Gatchalian recalled the aftermath of Typhoon Yolanda and the results of a study by the Department of Science and Technology-National Research Council of the Philippines (DOST-NRCP), which showed that 23.5 percent of teenage girls in Eastern Visayas got pregnant, while 14.8 percent got pregnant and had another child the following year. The senator also shared the example of Sierra Leone during the Ebola outbreak, where adolescent pregnancy increased by up to 65 percent in affected communities.

According to Gatchalian, this should prompt local government units (LGUs) to ramp up their efforts to raise awareness on teenage pregnancy through public health and population management programs. He emphasized that getting pregnant would force these teenage girls out of school and deprive them of opportunities to make a decent livelihood.

The lawmaker also cited the urgency of enhancing comprehensive sexuality education (CSE) for learners to counter this spike in adolescent pregnancies. The factors of teenage pregnancy include lack of access to school, information, and sexual and reproductive health care, according to the United Nations Population Fund (UNFPA).

Before the COVID-19 pandemic hit the country, experts already considered teenage pregnancy in the Philippines a “national emergency.” While the number of births from the 15-19 age group declined from 182,906 in 2017 to 181,717 in 2018, the number of births in the 10-14 age group increased.

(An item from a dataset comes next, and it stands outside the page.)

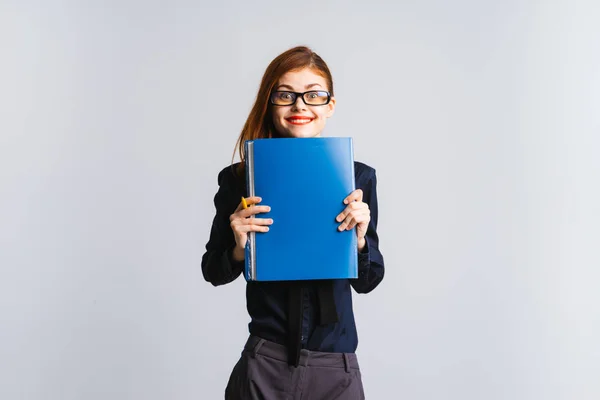 Nettes Mädchen mit roten Lippen in Brille hält einen blauen Ordner in die Kamera, isoliert auf weißem Hintergrund — Stockfoto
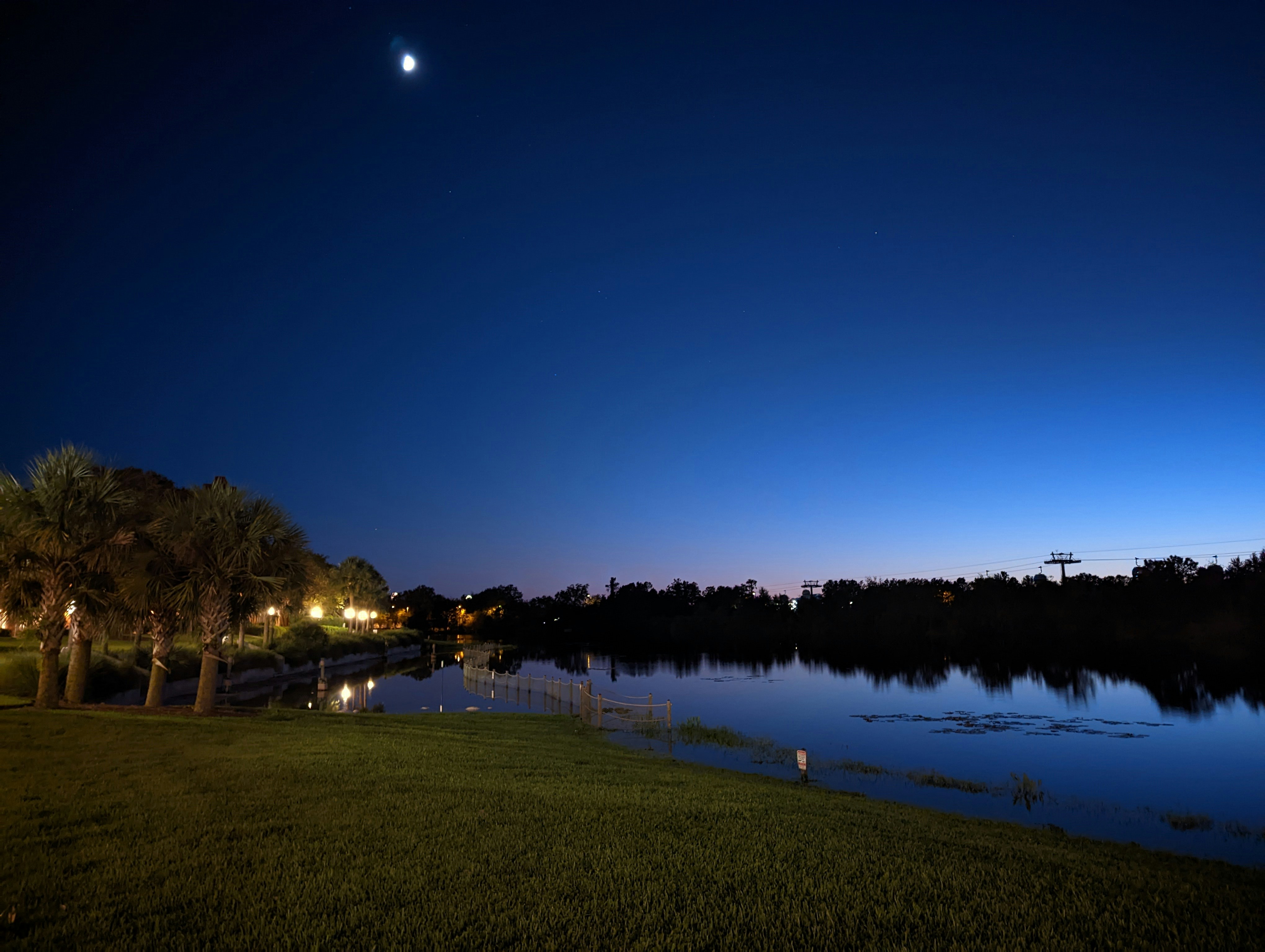 Dark night sky crescent moon reflection on still water, deep indigo shadows, atmospheric dim light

Between 2011 and 2018, live births in this age group rose from 1,381 to 2,250, or a spike of 63 percent.

“Matagal nang hamon sa ating pigilan ang pagdami ng kaso ng maagang pagbubuntis ngunit dahil sa COVID-19, nanganganib na mas dumami pa ang mga kabataang kababaihan na maging batang ina at huminto sa pag-aaral,” said Gatchalian, Chairman of the Senate Committee on Basic Education, Arts and Culture.

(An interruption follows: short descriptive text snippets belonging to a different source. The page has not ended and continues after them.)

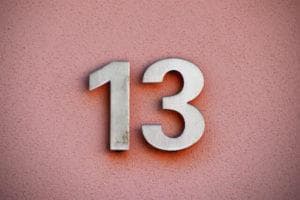 pink background with silver number 13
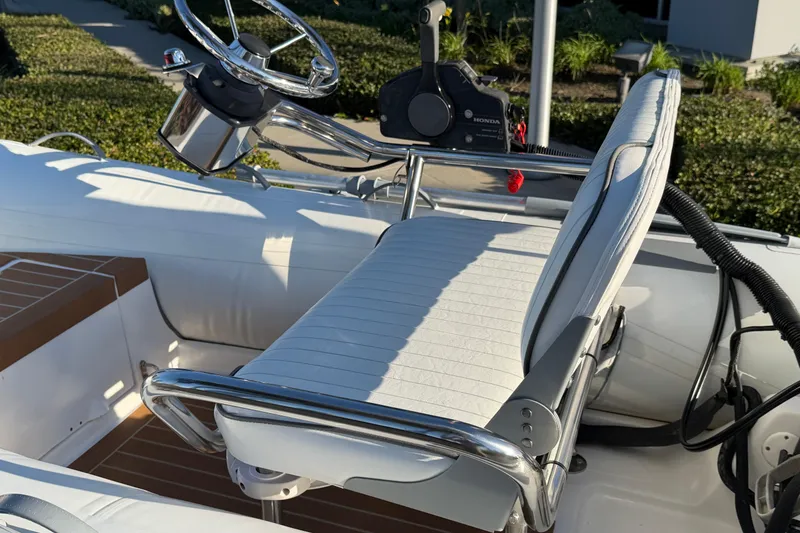 Slide: The Image of Steering console of a 2014 Caribe C10X boat with white seating and chrome details. - 4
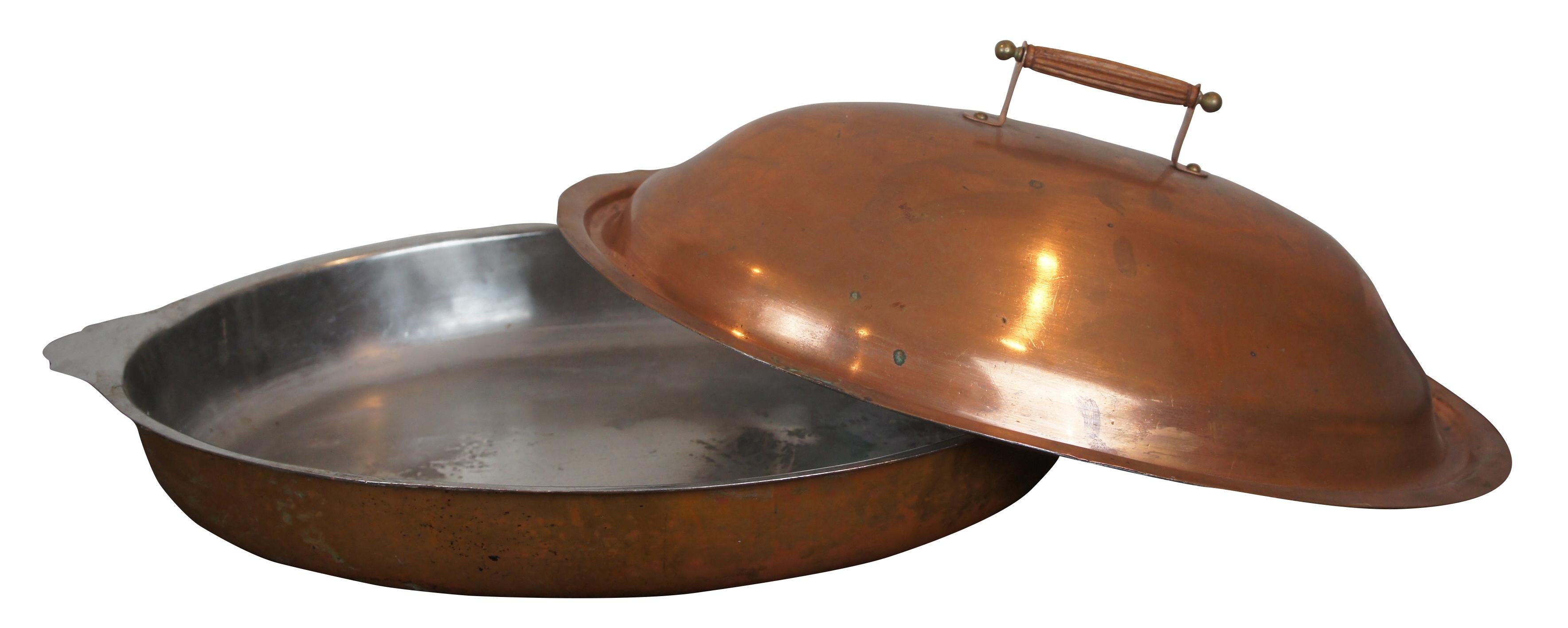 Vintage large Legion Utensils Scavullo copper platter with cover / chafing / casserole / roasting dish featuring oval form with tin lining and wood handle. 9, 55.
      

According to the National Demographic and Health Survey (NDHS) 2017, adverse pregnancy outcomes are more likely to occur among teenage mothers, while their children are at greater risk of sickness and even death. The NDHS 2017 also reported that teenage mothers are prone to abuse, with 26.4 of married women aged 15-19 reported experiencing physical, sexual, and emotional violence.

“Ngayon natin dapat mas patatagin ang mga programa laban sa maagang pagbubuntis upang hindi mapagkaitan ang ating mga kabataan ng magandang kinabukasan,” Gatchalian added.